One summer night in Wallingford, near Dick’s drive-in

Blossom Boys
Members of Camp Blossom for Boys:  I am third from the left with long hair and a beard

MEMOIR

By George Howland Jr.

My boyfriend, Tommy, and I walked with arms around one another to the bus stop. It was the summer of 1979 and he was working graveyard at a print shop. We both had long hair and beards. My hair was blonde, and my beard was black; all his hair was brown. Both of us were way skinny. He wore jeans, a t-shirt and boots. I had on draw-string pants, a t-shirt and Birkenstock sandals with no back strap.

We were on North 45th Street, a main drag through Seattle’s Wallingford neighborhood, at the time a neighborhood of overwhelmingly white middle-class and working-class people.
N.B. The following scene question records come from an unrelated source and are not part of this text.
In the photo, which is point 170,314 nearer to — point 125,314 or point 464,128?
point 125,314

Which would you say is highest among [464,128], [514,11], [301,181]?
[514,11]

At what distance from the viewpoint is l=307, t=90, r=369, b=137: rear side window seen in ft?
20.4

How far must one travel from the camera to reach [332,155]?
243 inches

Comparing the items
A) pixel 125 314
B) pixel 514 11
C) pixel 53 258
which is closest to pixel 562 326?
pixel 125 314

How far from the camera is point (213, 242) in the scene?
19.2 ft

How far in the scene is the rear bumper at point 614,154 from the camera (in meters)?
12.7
I was living right up the street at Camp Blossom for Boys, an intentional community for gay, bi-sexual and straight men. I had spent 18 months putting Camp Blossom together as part of my effort to “fight the patriarchy” by changing men. Seven of us had rented a suburban looking house next to a gas station on First Avenue Northeast. Four gay men, two straight guys and me—the lone bisexual. Three of us were anarchists, one was an activist skeptic and the other three were gay guys who were curious about living with other men.

At the time, you didn’t see many gay couples in Wallingford. We didn’t care. We were proudly, militantly out.

I wore dangling earrings and androgynous clothing. The more stares I drew, the better. I wanted to confront people’s homophobia. I told everyone—my school district employer, my alternative public high school students, people that I met—that I was bisexual. The confrontations took their toll—my stomach was often convulsed with cramps.